• _Stated exercise_:
Format every line of the entries below as a JSON list of strings, one string per line, with blank lines omitted. Leave the pictures out.

• _Data for the task_:
┄┄┄┄┄┄┄┄┄┄┄┄┄┄┄┄┄┄┄┄
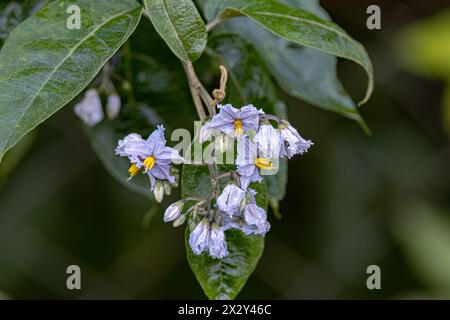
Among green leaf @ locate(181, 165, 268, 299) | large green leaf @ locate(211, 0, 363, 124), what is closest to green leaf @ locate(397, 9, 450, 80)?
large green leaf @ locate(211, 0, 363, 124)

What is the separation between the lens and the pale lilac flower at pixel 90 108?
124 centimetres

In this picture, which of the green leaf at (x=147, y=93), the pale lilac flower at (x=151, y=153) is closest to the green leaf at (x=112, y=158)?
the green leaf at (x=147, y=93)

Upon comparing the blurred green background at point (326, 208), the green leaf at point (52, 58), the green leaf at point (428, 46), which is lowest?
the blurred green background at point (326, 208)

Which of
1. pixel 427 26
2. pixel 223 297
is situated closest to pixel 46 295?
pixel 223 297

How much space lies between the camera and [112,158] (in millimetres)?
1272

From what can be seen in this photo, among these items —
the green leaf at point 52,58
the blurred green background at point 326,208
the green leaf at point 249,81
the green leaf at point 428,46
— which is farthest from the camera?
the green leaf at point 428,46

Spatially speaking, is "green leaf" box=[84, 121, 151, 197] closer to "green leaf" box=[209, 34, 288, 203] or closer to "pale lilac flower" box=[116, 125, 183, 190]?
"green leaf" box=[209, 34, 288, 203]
┄┄┄┄┄┄┄┄┄┄┄┄┄┄┄┄┄┄┄┄
• _Exercise answer_:
[
  "Among green leaf @ locate(181, 165, 268, 299) | large green leaf @ locate(211, 0, 363, 124), what is closest to green leaf @ locate(397, 9, 450, 80)?",
  "large green leaf @ locate(211, 0, 363, 124)",
  "What is the separation between the lens and the pale lilac flower at pixel 90 108?",
  "124 centimetres",
  "In this picture, which of the green leaf at (x=147, y=93), the pale lilac flower at (x=151, y=153) is closest to the green leaf at (x=112, y=158)?",
  "the green leaf at (x=147, y=93)",
  "Upon comparing the blurred green background at point (326, 208), the green leaf at point (52, 58), the green leaf at point (428, 46), which is lowest?",
  "the blurred green background at point (326, 208)",
  "Which of",
  "1. pixel 427 26",
  "2. pixel 223 297",
  "is situated closest to pixel 46 295?",
  "pixel 223 297",
  "How much space lies between the camera and [112,158] (in millimetres)?",
  "1272",
  "From what can be seen in this photo, among these items —",
  "the green leaf at point 52,58",
  "the blurred green background at point 326,208",
  "the green leaf at point 249,81",
  "the green leaf at point 428,46",
  "— which is farthest from the camera?",
  "the green leaf at point 428,46",
  "Spatially speaking, is \"green leaf\" box=[84, 121, 151, 197] closer to \"green leaf\" box=[209, 34, 288, 203] or closer to \"pale lilac flower\" box=[116, 125, 183, 190]?",
  "\"green leaf\" box=[209, 34, 288, 203]"
]